--- START OF Material ---
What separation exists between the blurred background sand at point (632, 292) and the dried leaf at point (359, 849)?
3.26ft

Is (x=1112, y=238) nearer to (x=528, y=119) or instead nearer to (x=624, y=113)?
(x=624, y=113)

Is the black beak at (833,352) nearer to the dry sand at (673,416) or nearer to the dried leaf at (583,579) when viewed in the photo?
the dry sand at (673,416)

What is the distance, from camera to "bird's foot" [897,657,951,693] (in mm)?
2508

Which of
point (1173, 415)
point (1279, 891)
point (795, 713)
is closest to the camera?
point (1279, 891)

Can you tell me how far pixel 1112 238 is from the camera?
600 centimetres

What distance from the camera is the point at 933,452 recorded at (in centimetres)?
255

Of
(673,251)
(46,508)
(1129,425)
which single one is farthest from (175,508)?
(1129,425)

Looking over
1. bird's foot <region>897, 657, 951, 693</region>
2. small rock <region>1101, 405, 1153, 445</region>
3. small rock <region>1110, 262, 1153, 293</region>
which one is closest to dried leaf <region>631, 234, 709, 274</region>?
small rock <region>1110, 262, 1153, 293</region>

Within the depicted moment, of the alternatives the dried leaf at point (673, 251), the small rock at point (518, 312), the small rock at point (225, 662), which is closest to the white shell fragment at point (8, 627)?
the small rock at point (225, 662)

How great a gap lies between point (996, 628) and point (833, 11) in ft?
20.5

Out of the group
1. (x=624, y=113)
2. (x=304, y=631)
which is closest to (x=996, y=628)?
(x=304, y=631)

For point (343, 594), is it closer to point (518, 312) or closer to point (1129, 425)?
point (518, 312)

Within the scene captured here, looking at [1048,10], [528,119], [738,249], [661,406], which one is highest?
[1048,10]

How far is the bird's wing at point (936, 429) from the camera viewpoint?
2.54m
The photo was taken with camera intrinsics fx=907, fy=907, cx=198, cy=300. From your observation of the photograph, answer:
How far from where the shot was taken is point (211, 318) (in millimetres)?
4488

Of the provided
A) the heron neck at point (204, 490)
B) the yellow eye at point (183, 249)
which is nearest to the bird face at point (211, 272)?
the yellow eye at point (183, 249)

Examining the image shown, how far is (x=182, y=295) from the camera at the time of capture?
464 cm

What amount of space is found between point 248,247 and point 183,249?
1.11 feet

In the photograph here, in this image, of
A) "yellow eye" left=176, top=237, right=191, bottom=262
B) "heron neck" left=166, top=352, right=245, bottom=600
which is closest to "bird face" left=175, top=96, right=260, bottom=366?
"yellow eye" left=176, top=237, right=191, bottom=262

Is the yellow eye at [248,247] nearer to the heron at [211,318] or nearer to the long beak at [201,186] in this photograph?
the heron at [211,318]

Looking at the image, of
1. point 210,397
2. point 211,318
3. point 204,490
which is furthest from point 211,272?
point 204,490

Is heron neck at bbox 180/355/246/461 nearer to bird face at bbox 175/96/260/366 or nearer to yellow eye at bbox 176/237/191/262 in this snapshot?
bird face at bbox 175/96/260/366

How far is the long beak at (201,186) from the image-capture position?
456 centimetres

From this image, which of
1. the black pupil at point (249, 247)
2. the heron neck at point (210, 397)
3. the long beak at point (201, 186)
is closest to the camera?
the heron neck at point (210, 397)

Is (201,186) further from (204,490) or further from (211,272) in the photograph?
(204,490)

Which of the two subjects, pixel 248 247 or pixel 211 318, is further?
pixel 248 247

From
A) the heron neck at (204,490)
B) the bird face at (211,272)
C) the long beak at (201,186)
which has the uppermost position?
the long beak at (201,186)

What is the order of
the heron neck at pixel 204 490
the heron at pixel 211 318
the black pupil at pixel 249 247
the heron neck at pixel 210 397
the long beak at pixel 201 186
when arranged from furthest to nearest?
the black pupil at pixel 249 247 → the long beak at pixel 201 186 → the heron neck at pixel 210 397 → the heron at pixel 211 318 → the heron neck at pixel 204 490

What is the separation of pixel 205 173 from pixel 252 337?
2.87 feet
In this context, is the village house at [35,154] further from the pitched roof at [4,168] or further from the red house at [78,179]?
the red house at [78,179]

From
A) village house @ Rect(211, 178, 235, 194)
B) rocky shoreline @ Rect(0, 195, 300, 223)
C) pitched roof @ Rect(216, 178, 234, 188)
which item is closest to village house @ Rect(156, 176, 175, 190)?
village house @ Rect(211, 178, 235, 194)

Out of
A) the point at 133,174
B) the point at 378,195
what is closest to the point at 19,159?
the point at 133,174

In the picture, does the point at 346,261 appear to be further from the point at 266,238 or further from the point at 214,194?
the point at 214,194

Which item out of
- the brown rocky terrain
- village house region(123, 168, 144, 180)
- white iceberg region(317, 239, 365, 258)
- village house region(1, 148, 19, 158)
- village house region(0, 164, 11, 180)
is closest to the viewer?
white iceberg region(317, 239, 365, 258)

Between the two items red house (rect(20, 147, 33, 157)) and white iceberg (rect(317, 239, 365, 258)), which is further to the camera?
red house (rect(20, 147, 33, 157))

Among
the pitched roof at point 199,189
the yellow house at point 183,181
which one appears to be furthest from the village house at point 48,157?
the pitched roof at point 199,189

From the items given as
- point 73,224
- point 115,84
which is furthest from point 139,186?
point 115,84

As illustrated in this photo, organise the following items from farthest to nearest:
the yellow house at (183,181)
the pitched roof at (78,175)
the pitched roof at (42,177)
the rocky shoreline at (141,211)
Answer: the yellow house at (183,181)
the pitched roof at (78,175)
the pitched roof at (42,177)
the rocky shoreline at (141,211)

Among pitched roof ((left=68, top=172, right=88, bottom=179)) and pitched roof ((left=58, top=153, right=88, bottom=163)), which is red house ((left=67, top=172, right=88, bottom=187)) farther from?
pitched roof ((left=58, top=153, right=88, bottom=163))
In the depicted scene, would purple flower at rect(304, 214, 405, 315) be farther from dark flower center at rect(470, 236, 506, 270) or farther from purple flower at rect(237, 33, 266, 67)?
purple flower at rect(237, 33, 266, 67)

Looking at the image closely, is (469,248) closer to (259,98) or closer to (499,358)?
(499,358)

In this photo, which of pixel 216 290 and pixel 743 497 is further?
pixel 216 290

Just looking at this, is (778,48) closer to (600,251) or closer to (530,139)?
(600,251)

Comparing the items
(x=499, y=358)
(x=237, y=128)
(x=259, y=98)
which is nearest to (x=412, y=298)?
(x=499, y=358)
--- END OF Material ---
Write out the whole listing above word for word, from its first line through its last.

Answer to the task
What separation exists between the blurred background sand at point (632, 292) and the dried leaf at point (359, 849)?
3.26ft

Is (x=1112, y=238) nearer to (x=528, y=119) or instead nearer to (x=624, y=113)?
(x=624, y=113)

Is the black beak at (833,352) nearer to the dry sand at (673,416) or nearer to the dried leaf at (583,579) when viewed in the photo?
the dry sand at (673,416)

What is the distance, from camera to "bird's foot" [897,657,951,693] (in mm)?
2508

Which of
point (1173, 415)
point (1279, 891)
point (795, 713)
is closest to the camera?
point (1279, 891)

Can you tell me how far pixel 1112 238 is from the camera?
600 centimetres

What distance from the camera is the point at 933,452 recorded at (in centimetres)?
255

Of
(673,251)
(46,508)
(1129,425)
which single one is farthest from (175,508)?
(1129,425)

Looking over
1. bird's foot <region>897, 657, 951, 693</region>
2. small rock <region>1101, 405, 1153, 445</region>
3. small rock <region>1110, 262, 1153, 293</region>
which one is closest to dried leaf <region>631, 234, 709, 274</region>?
small rock <region>1110, 262, 1153, 293</region>

Within the depicted moment, of the alternatives the dried leaf at point (673, 251), the small rock at point (518, 312), the small rock at point (225, 662), which is closest to the white shell fragment at point (8, 627)?
the small rock at point (225, 662)

How great a gap lies between point (996, 628) and point (833, 11) in ft?
20.5

Out of the group
1. (x=624, y=113)
2. (x=304, y=631)
which is closest to (x=996, y=628)?
(x=304, y=631)

For point (343, 594), is it closer to point (518, 312) or closer to point (1129, 425)?
point (518, 312)

Within the scene captured here, looking at [1048,10], [528,119], [738,249], [661,406], which one is highest?
[1048,10]

How far is the bird's wing at point (936, 429) from the camera viewpoint?
2.54m
The photo was taken with camera intrinsics fx=907, fy=907, cx=198, cy=300. From your observation of the photograph, answer:
How far from where the shot was taken is point (211, 318) (in millimetres)?
4488

Of the provided
A) the heron neck at point (204, 490)
B) the yellow eye at point (183, 249)
which is nearest to the bird face at point (211, 272)?
the yellow eye at point (183, 249)

Examining the image shown, how far is (x=182, y=295) from the camera at the time of capture?
464 cm

What amount of space is found between point 248,247 and point 183,249?
1.11 feet

In the photograph here, in this image, of
A) "yellow eye" left=176, top=237, right=191, bottom=262
B) "heron neck" left=166, top=352, right=245, bottom=600
which is closest to "bird face" left=175, top=96, right=260, bottom=366?
"yellow eye" left=176, top=237, right=191, bottom=262

Is the yellow eye at [248,247] nearer to the heron at [211,318] or nearer to the long beak at [201,186] in this photograph?
the heron at [211,318]

Looking at the image, of
1. point 210,397
2. point 211,318
3. point 204,490
which is furthest from point 211,272?
point 204,490

Is heron neck at bbox 180/355/246/461 nearer to bird face at bbox 175/96/260/366 or nearer to yellow eye at bbox 176/237/191/262 in this snapshot?
bird face at bbox 175/96/260/366

How far is the long beak at (201,186) from the image-capture position?
456 centimetres

From this image, which of
1. the black pupil at point (249, 247)
2. the heron neck at point (210, 397)
3. the long beak at point (201, 186)
is closest to the camera?
the heron neck at point (210, 397)

Is (201,186) further from (204,490) or further from (211,272) in the photograph?
(204,490)

Which of the two subjects, pixel 248 247 or pixel 211 318, is further?
pixel 248 247

From
A) the heron neck at (204,490)
B) the bird face at (211,272)
C) the long beak at (201,186)
which has the uppermost position?
the long beak at (201,186)

What is the order of
the heron neck at pixel 204 490
the heron at pixel 211 318
the black pupil at pixel 249 247
the heron neck at pixel 210 397
the long beak at pixel 201 186
when arranged from furthest to nearest?
the black pupil at pixel 249 247 → the long beak at pixel 201 186 → the heron neck at pixel 210 397 → the heron at pixel 211 318 → the heron neck at pixel 204 490

What is the separation of pixel 205 173 from pixel 252 337?
2.87 feet
In this context, is the village house at [35,154] further from the pitched roof at [4,168] or further from the red house at [78,179]?
the red house at [78,179]

From
A) village house @ Rect(211, 178, 235, 194)
B) rocky shoreline @ Rect(0, 195, 300, 223)
C) pitched roof @ Rect(216, 178, 234, 188)
which item is closest to village house @ Rect(156, 176, 175, 190)?
village house @ Rect(211, 178, 235, 194)

Out of
A) the point at 133,174
B) the point at 378,195
what is closest to the point at 19,159?
the point at 133,174

In the picture, does the point at 346,261 appear to be further from the point at 266,238 or further from the point at 214,194?
the point at 214,194

Which item out of
- the brown rocky terrain
- village house region(123, 168, 144, 180)
- white iceberg region(317, 239, 365, 258)
- village house region(1, 148, 19, 158)
- village house region(0, 164, 11, 180)
is closest to the viewer?
white iceberg region(317, 239, 365, 258)

Between the two items red house (rect(20, 147, 33, 157)) and white iceberg (rect(317, 239, 365, 258)), which is further to the camera?
red house (rect(20, 147, 33, 157))

Among
the pitched roof at point 199,189
the yellow house at point 183,181
which one appears to be furthest from the village house at point 48,157?
the pitched roof at point 199,189

From the items given as
- point 73,224
- point 115,84
which is furthest from point 139,186?
point 115,84

As illustrated in this photo, organise the following items from farthest to nearest:
the yellow house at (183,181)
the pitched roof at (78,175)
the pitched roof at (42,177)
the rocky shoreline at (141,211)
Answer: the yellow house at (183,181)
the pitched roof at (78,175)
the pitched roof at (42,177)
the rocky shoreline at (141,211)

Among pitched roof ((left=68, top=172, right=88, bottom=179)) and pitched roof ((left=58, top=153, right=88, bottom=163)), which is red house ((left=67, top=172, right=88, bottom=187)) farther from?
pitched roof ((left=58, top=153, right=88, bottom=163))
In the depicted scene, would purple flower at rect(304, 214, 405, 315) be farther from dark flower center at rect(470, 236, 506, 270) or farther from purple flower at rect(237, 33, 266, 67)?
purple flower at rect(237, 33, 266, 67)

Looking at the image closely, is (469,248) closer to (259,98) or closer to (499,358)?
(499,358)

In this photo, which of pixel 216 290 and pixel 743 497 is further?
pixel 216 290

Just looking at this, is (778,48) closer to (600,251) or closer to (530,139)?
(600,251)

Comparing the items
(x=499, y=358)
(x=237, y=128)
(x=259, y=98)
which is nearest to (x=412, y=298)?
(x=499, y=358)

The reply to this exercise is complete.